Uma grande onda de pena me tomou, a mesma que me convencia a sempre dar uma nova chance para Analícia. Berenice precisava de apoio e ajuda, ela acabou de perder a filha! Precisávamos ajudá-la, afinal, também estávamos sentindo um pouco do que ela sentia. Eu sabia que poderíamos animar Berenice em pouco tempo.

—Claro, Berê. Podemos ficar um pouco com você. –concordei, sorrindo para ela. –Não é?

Meus amigos concordaram de imediato, sem dúvida chegando na mesma conclusão que eu –Berenice nos ajudou tanto durante a vida, nada seria mais justo do que ajudá-la também na hora em que ela mais precisava.

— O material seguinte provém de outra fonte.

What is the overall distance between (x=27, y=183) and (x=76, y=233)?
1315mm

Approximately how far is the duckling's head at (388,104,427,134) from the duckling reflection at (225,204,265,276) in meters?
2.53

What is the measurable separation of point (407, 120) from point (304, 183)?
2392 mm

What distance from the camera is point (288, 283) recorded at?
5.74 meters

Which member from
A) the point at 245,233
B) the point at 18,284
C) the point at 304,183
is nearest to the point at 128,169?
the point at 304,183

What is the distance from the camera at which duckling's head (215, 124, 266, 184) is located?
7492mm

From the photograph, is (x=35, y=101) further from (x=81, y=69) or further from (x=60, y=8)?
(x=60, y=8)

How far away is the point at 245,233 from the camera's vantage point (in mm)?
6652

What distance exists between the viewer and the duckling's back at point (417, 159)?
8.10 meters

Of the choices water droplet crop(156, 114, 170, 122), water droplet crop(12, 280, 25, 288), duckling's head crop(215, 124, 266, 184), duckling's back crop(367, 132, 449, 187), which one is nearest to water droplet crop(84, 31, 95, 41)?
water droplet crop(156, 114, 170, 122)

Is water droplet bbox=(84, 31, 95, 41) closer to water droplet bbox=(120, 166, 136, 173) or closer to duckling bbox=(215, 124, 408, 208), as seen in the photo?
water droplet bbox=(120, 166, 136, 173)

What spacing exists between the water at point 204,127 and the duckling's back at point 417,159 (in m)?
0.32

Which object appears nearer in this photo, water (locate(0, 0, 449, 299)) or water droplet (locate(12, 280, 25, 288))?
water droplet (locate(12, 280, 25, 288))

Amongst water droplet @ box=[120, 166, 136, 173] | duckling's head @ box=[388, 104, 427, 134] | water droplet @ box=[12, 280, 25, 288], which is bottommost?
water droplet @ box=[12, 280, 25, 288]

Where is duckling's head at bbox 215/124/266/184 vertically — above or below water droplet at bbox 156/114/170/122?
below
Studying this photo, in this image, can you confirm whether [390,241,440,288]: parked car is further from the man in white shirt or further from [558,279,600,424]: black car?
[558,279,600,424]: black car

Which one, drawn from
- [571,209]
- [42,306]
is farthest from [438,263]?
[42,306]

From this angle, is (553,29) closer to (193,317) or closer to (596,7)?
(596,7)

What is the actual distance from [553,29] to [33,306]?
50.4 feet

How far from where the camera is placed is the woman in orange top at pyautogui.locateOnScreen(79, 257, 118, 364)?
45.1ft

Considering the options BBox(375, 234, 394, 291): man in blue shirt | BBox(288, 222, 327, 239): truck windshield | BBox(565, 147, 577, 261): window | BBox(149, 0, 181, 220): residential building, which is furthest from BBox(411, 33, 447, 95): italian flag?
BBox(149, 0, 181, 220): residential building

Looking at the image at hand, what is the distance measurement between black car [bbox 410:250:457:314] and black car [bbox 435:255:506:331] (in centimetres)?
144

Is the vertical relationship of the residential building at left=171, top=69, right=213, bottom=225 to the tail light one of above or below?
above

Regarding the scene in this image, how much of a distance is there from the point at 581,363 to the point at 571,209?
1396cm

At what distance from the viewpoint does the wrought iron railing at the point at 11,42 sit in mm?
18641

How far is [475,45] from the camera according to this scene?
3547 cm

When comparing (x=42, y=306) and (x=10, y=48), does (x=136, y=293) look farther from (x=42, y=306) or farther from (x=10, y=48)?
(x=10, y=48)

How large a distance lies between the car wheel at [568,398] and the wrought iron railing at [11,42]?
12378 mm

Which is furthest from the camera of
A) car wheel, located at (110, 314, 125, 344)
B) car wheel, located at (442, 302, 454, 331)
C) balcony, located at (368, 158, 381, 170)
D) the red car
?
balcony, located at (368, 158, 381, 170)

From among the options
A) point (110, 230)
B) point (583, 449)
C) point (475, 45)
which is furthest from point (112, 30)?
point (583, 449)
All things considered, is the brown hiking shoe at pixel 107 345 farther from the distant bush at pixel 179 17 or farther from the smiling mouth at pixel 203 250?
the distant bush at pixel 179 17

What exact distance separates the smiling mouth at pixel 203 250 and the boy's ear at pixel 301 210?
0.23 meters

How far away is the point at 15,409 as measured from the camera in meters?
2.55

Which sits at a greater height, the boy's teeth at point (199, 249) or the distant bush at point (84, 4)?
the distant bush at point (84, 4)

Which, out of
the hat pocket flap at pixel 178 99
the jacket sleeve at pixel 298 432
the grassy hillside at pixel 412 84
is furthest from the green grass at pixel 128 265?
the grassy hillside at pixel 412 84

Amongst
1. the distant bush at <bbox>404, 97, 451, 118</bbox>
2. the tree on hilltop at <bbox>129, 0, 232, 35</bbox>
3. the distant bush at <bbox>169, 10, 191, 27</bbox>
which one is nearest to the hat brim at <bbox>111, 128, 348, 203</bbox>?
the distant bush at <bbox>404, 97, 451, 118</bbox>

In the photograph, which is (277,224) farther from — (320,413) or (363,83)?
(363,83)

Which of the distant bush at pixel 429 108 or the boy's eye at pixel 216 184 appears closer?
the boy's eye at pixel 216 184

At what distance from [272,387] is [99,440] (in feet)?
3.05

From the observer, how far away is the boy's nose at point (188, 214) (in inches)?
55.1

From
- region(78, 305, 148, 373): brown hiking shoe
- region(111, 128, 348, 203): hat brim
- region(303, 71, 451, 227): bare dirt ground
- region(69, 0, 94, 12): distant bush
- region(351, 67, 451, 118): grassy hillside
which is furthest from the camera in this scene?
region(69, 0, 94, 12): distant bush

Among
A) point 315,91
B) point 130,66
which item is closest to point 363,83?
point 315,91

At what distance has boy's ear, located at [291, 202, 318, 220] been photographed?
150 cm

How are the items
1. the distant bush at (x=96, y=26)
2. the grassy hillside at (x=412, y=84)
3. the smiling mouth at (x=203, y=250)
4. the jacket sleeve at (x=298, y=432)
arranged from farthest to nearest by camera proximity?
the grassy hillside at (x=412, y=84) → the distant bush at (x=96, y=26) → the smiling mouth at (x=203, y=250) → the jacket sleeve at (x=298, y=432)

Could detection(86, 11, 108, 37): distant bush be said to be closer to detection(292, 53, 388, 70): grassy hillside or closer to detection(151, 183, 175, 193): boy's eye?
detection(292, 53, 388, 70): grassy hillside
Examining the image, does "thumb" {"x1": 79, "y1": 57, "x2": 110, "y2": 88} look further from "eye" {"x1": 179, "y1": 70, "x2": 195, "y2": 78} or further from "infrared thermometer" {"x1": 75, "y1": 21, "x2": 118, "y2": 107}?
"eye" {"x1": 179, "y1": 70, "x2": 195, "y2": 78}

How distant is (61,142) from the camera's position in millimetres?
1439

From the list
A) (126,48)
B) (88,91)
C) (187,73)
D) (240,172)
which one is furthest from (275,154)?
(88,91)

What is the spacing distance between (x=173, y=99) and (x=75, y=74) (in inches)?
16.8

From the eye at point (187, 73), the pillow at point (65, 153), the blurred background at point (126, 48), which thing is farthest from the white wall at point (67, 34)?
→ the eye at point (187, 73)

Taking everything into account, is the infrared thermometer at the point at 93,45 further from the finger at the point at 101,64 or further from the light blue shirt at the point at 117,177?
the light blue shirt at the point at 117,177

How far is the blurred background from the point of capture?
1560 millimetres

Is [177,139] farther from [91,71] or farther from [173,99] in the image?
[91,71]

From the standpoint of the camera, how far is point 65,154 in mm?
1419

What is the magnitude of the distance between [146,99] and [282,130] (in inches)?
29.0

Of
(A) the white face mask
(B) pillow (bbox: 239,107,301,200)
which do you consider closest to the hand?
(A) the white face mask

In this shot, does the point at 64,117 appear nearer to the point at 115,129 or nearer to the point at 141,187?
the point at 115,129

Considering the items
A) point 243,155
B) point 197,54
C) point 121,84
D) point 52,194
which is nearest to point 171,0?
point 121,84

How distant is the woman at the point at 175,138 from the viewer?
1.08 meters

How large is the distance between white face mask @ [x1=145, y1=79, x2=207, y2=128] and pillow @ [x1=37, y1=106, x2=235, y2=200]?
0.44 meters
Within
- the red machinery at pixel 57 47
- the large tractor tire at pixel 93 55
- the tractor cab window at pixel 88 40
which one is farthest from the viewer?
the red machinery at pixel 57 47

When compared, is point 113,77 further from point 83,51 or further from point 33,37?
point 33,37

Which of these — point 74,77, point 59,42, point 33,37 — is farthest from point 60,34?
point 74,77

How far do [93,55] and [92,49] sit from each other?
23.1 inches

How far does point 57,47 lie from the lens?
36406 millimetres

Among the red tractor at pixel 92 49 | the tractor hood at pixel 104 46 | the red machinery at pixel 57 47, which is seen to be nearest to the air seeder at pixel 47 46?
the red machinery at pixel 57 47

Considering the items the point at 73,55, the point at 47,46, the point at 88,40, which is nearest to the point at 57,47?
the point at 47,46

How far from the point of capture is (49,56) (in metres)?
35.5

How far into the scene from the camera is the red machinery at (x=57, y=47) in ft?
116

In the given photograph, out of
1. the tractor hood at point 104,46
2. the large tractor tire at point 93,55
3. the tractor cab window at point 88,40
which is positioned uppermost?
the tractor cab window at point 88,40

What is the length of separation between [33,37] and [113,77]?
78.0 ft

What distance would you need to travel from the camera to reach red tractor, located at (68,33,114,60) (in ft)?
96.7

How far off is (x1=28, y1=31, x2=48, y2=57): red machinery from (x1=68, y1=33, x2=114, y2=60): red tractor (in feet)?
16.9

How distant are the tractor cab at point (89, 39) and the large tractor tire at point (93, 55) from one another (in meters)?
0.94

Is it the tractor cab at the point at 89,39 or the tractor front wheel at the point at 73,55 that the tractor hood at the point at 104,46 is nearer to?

Entenda, era Berenice. Não havia motivo para desconfiar dela, ela cuidou de nós a vida inteira, era uma pessoa boa que ajudava as outras, humilde e que não se importava em dar tudo o que tinha para deixar outra pessoa feliz. Berenice seria a última pessoa da qual eu suspeitaria.

Erros.

Entramos na casa de Berenice de bom grado, ela nos levando para a cozinha onde vasilhas cheias de doces já estavam preparadas, todas as outras portas fechadas. Meu estômago roncou, por incrível que pareça, e eu pensei que poderia comer um pouco –não só por mim, mas por Berenice também. Nos dispomos na mesa de Berenice, ela abrindo os doces com vontade e garantindo que todos pegassem alguns, não largando de nós até que terminássemos.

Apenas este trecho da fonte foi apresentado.